In a way, it pains me that a person of your caliber feels it necessary to take accounts and justify his time spent here on this planet. The number of people you've touched through your writing, the joy of discovery you've brought through sharing your colorful stories and recipes and techniques, even the moments of connection when one recognizes an ingredient that has hitherto been simply a piece of the landscape but suddenly become an essential component to a whole new taste profile, these are the things that should be self-evident that what you do MATTERS-- and matters to a great number of us!
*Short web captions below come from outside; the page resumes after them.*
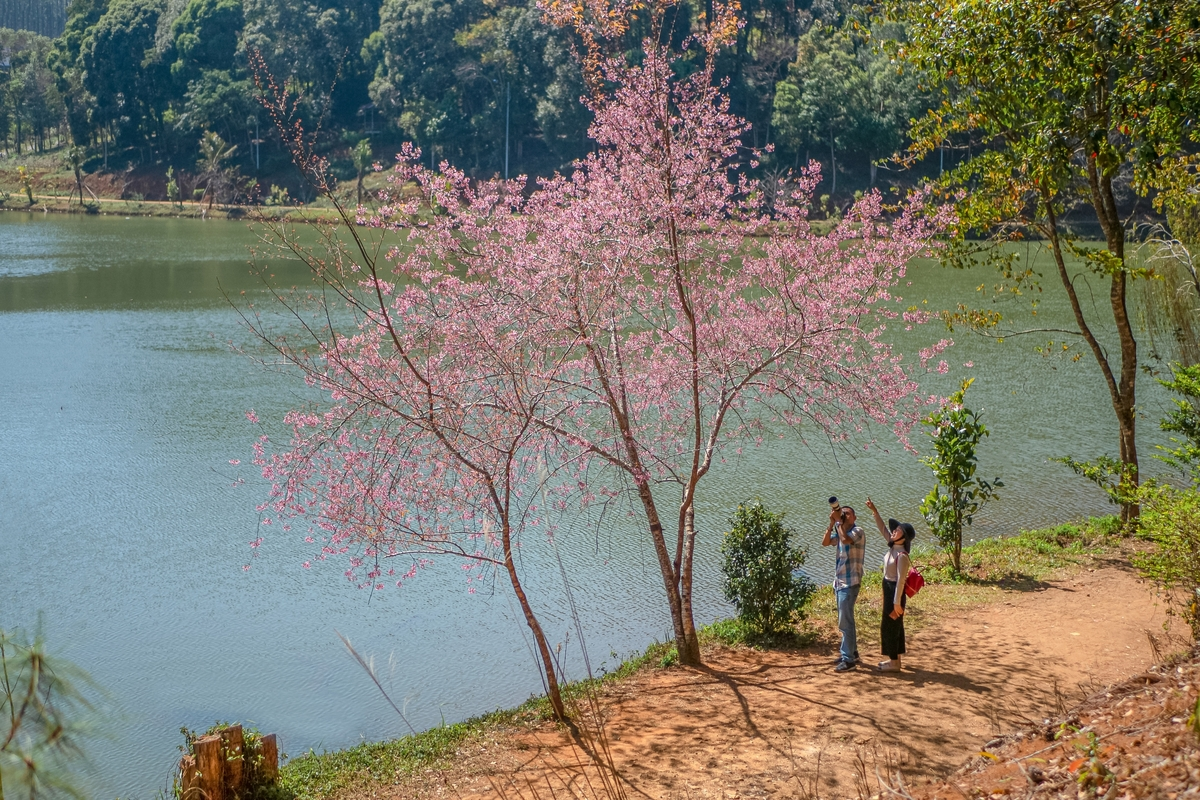 Beauty of cherry blossoms in seas of clouds in Mang Den town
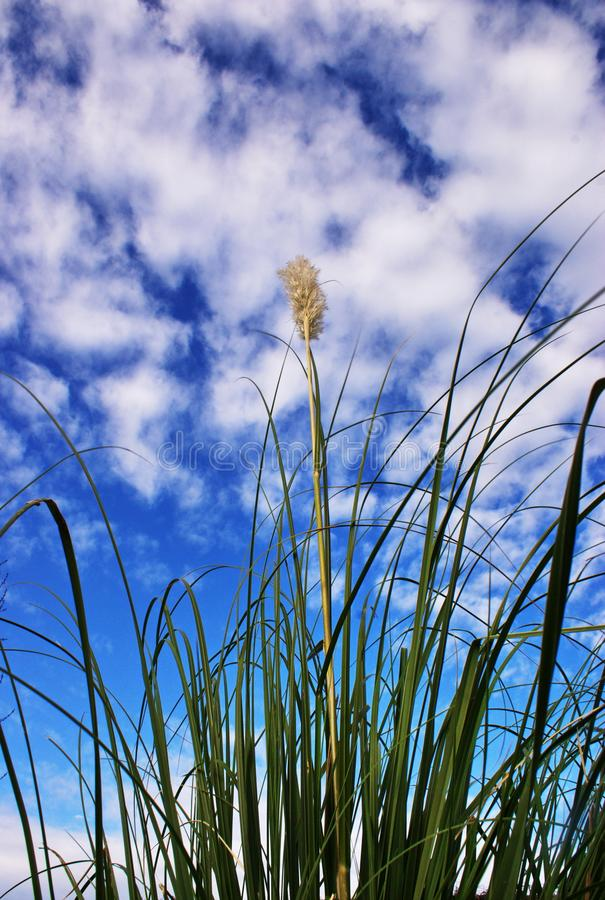 Buisson de vert d'angle faible contre le ciel images libres de droits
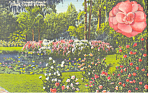 Click here to enlarge image and see more about item p14899: Cypress Gardens FL Camellia Time Postcard p14899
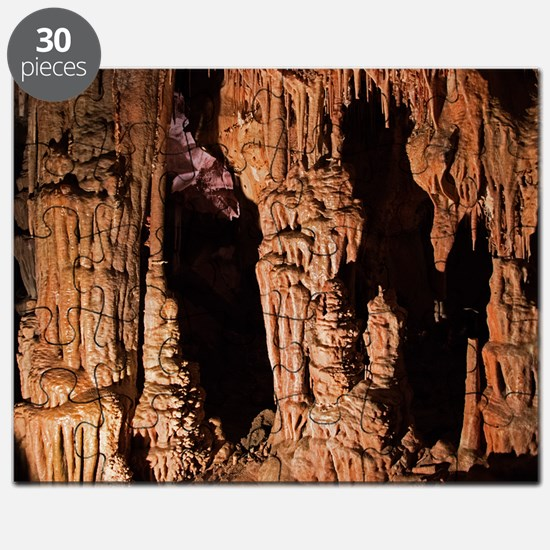 Cute Great basin national park Puzzle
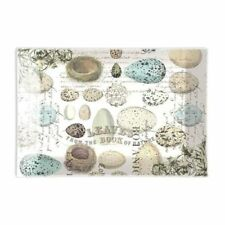 "Michel Design Works ""Nest and Eggs"" Rectangular Glass Soap Dish"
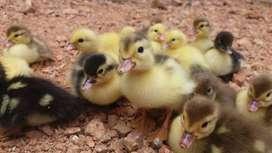 Patos criollos bebes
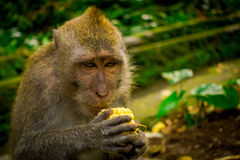 Close up of a long-tailed macaques Macaca fascicularis in The Ubud Monkey Forest Temple eating a cob corn using his. Hands, on Bali Indonesia Royalty Free Stock Image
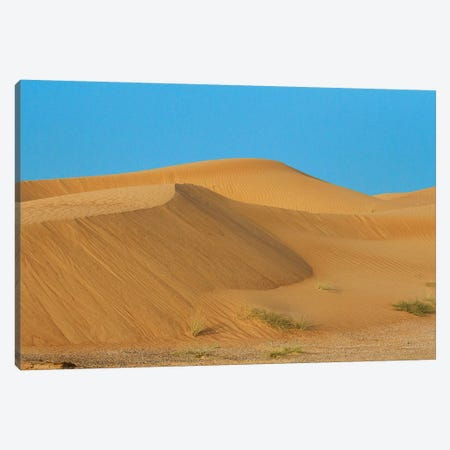 Desert with sand. Abu Dhabi, United Arab Emirates. Canvas Print #TNO39} by Tom Norring Canvas Wall Art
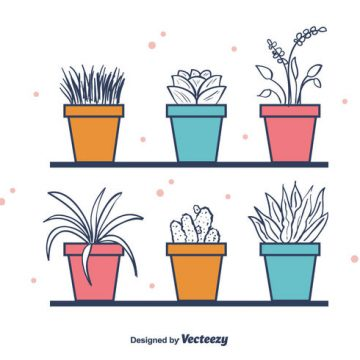 Free vector Free House Plants Vector #21995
I can't count the number of times I've opened my inbox to find the perfect dish featuring whatever I've picked or gathered or stashed away in the freezer awaiting the proper mood to tackle it for supper. Or commiserated with you as you've woven heartache or disappointment into something sumptuous to share with a friend. Or just opened my eyes to new possibilities and combinations when I'm stuck in some culinary rut and lack the imagination to see what's right there under my nose.
I know it often seems that much of today's society is in chaos and heading toward catastrophe, but then here come your words as a gentle reminder that we have the choice-- all of us-- to follow a pathway that leads to commonality and reconciliation and compassion, even if it's just as simple (or as profound) as preparing something wholesome and timeless for someone else to sit down and enjoy with us at the table. It's hard to remain hateful toward someone who's fed you with thoughtfulness and generosity-- or conversely, toward someone who despite your differences is genuinely appreciative of a fine meal graciously prepared and thoughtfully served -- whether that's in person or in pixels.
Please never doubt that what you do here has repercussions that go far beyond "just" a simple food blog, and that the connection you've made with so many of us serves a broader purpose in bringing folks together in celebration of something that connects us as humans-- the enjoyment of the gift of good food broken in good faith.
Thank you for another lovely essay, Hank.